The door in the room below swung open and I heard the clank of shackles. “Get in and stay put!” a Proctor shouted.
“Up your vents!” the prisoner snapped back. I froze in place, curling my fingers over the vent. I knew the voice, the tall silhouette and the dark hair.
Dean.
“D
EAN!” I HISSED
. He cast about for a moment and then looked up.
“Aoife?” His mouth slackened. “What the hell are you doing up there?”
“Long story,” I said. “I promise, when we’ve gotten away from here I’ll explain in full.” I shoved on the vent until it gave, then swung myself down, wincing as I landed. I had knocked myself around but good getting out of the interrogation room.
Dean helped me up as best he could with his hands shackled, pressing his forehead against mine. “I can’t believe you’re here. I thought I’d never clap eyes on you again.”
I breathed in for a moment, letting his scent of leather and cigarettes and boy calm my ragged breathing. “They tried,” I whispered. “But it’ll take a little more to get rid of me for good.” I held out my hands. “I think I can slip the
door, but these shackles are another matter.” The skeleton lock, complex and virtually without moving parts, gave not a whisper to my Weird.
“Leave that to me,” Dean said. “Got a hairpin, princess?”
I reached up and snatched one from my bun, which had become just another one of my wild nests of hair in the face of Proctor force.
“I met Grey Draven,” I said as Dean went to work on my shackles. Even with his hands tied, he was quick and smooth as a cardsharp shuffling a deck.
“No kidding.” Dean stuck the tip of his tongue between his teeth as he worked the lock. “Always gave me the creeps in the lanternreels. He has those dead-man eyes, like he sees everything at once.”
“He told me some things,” I said very quietly. “Some really terrible things, Dean. About me, about my father—”
“Got it!” he said as my handcuffs snapped open. He handed me the pin. “I’ll talk you through it—get mine off and we’re gone, baby, gone.”
“There is no necrovirus,” I said as I went to work on Dean’s shackles. “They made it up. Draven knows about the Folk. He told me how the gateways between Iron and Thorn used to be open. How people like my father have been trying to keep the balance while the Proctors just lie. Draven knows everything about me.”
“That’s …” Dean shook his head. There was a long time where the only sound was the scrape of the pin against the lock. “Aoife, I don’t know what you want me to say to make that all right,” he said at last.
“Nothing,” I said as I wiggled the pin in his locks. “Don’t say anything. I just had to tell someone before I exploded.”

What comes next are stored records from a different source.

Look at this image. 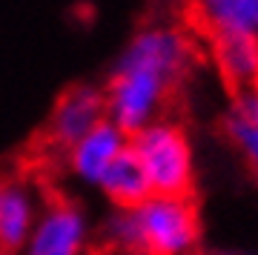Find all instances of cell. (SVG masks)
<instances>
[{
  "instance_id": "2",
  "label": "cell",
  "mask_w": 258,
  "mask_h": 255,
  "mask_svg": "<svg viewBox=\"0 0 258 255\" xmlns=\"http://www.w3.org/2000/svg\"><path fill=\"white\" fill-rule=\"evenodd\" d=\"M103 238L123 255H189L201 241L195 198L152 195L135 210H112Z\"/></svg>"
},
{
  "instance_id": "11",
  "label": "cell",
  "mask_w": 258,
  "mask_h": 255,
  "mask_svg": "<svg viewBox=\"0 0 258 255\" xmlns=\"http://www.w3.org/2000/svg\"><path fill=\"white\" fill-rule=\"evenodd\" d=\"M98 189L103 192V198L109 201L115 210H135L144 201L152 198V186L147 181V172H144L141 161L135 158V152L129 146L103 172V178L98 181Z\"/></svg>"
},
{
  "instance_id": "4",
  "label": "cell",
  "mask_w": 258,
  "mask_h": 255,
  "mask_svg": "<svg viewBox=\"0 0 258 255\" xmlns=\"http://www.w3.org/2000/svg\"><path fill=\"white\" fill-rule=\"evenodd\" d=\"M101 120H106V98L98 83H72L57 95L46 118L43 138L57 152H69L83 135H89Z\"/></svg>"
},
{
  "instance_id": "10",
  "label": "cell",
  "mask_w": 258,
  "mask_h": 255,
  "mask_svg": "<svg viewBox=\"0 0 258 255\" xmlns=\"http://www.w3.org/2000/svg\"><path fill=\"white\" fill-rule=\"evenodd\" d=\"M195 32L210 35H252L258 37V0H204L189 6Z\"/></svg>"
},
{
  "instance_id": "6",
  "label": "cell",
  "mask_w": 258,
  "mask_h": 255,
  "mask_svg": "<svg viewBox=\"0 0 258 255\" xmlns=\"http://www.w3.org/2000/svg\"><path fill=\"white\" fill-rule=\"evenodd\" d=\"M43 204L35 186L20 178H0V255H18L32 235Z\"/></svg>"
},
{
  "instance_id": "8",
  "label": "cell",
  "mask_w": 258,
  "mask_h": 255,
  "mask_svg": "<svg viewBox=\"0 0 258 255\" xmlns=\"http://www.w3.org/2000/svg\"><path fill=\"white\" fill-rule=\"evenodd\" d=\"M207 49L230 95L258 89V37L252 35H210Z\"/></svg>"
},
{
  "instance_id": "3",
  "label": "cell",
  "mask_w": 258,
  "mask_h": 255,
  "mask_svg": "<svg viewBox=\"0 0 258 255\" xmlns=\"http://www.w3.org/2000/svg\"><path fill=\"white\" fill-rule=\"evenodd\" d=\"M129 149L141 161L152 195L164 198H192L195 189V158L192 144L181 120L164 118L129 138Z\"/></svg>"
},
{
  "instance_id": "7",
  "label": "cell",
  "mask_w": 258,
  "mask_h": 255,
  "mask_svg": "<svg viewBox=\"0 0 258 255\" xmlns=\"http://www.w3.org/2000/svg\"><path fill=\"white\" fill-rule=\"evenodd\" d=\"M126 146H129V138L112 120H101L89 135H83L69 152H63L66 169H69V175H72L75 181L86 183V186H98L103 172L109 169L112 161Z\"/></svg>"
},
{
  "instance_id": "12",
  "label": "cell",
  "mask_w": 258,
  "mask_h": 255,
  "mask_svg": "<svg viewBox=\"0 0 258 255\" xmlns=\"http://www.w3.org/2000/svg\"><path fill=\"white\" fill-rule=\"evenodd\" d=\"M204 255H258V252H244V249H210Z\"/></svg>"
},
{
  "instance_id": "9",
  "label": "cell",
  "mask_w": 258,
  "mask_h": 255,
  "mask_svg": "<svg viewBox=\"0 0 258 255\" xmlns=\"http://www.w3.org/2000/svg\"><path fill=\"white\" fill-rule=\"evenodd\" d=\"M218 129L258 181V89L230 95V106L224 109Z\"/></svg>"
},
{
  "instance_id": "1",
  "label": "cell",
  "mask_w": 258,
  "mask_h": 255,
  "mask_svg": "<svg viewBox=\"0 0 258 255\" xmlns=\"http://www.w3.org/2000/svg\"><path fill=\"white\" fill-rule=\"evenodd\" d=\"M198 43L189 29L152 20L132 32L103 83L106 120L126 138L164 118L169 100L198 63Z\"/></svg>"
},
{
  "instance_id": "5",
  "label": "cell",
  "mask_w": 258,
  "mask_h": 255,
  "mask_svg": "<svg viewBox=\"0 0 258 255\" xmlns=\"http://www.w3.org/2000/svg\"><path fill=\"white\" fill-rule=\"evenodd\" d=\"M89 246V218L78 201L43 204L32 235L18 255H83Z\"/></svg>"
}]
</instances>
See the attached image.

“So if there’s no virus”—Dean gave a long breath of relief as his shackles came loose, and rubbed his raw wrists—“what’s wrong with your old lady and your brother?”
I turned to the door, laying my cheek against the metal, caressing the lock and the handle with my Weird. “I don’t know,” I told Dean. “But something is making us mad, and I aim to find out what.” I had always known that Nerissa’s behavior and her hallucinations and my dreams weren’t normal, never mind my own brother coming at me with a knife. There was still something in our blood. But now, at least, there might be a real cure.
The lock popped and the door swung open before me. The Weird was quiet in this place encased in iron, easier to control. I flinched as my nose began to leak blood again. My vision slurred left and right as I stumbled along the wall with Dean.
“We need to find Cal,” I gasped. “Draven said … he said for the Proctors to torture him.…”
I became aware that Dean was no longer behind me.
“I don’t think we’re going to get far on that plan, princess,” he said, and I turned to watch him put up his hands. My stomach plummeted. We’d been so close.
“Nice to see you again.” Quinn was flanked by two other Proctors, and they were all armed. He shouldered his weapon and snatched me by the arm. “Be a good little girl this time,” he whispered. He dragged me away from Dean and down flights of stairs, until dripping water and mold told me I was deep beneath the earth. We spilled into a hallway containing a row of iron doors lit only by a series of aether lanterns hung from crossbeams.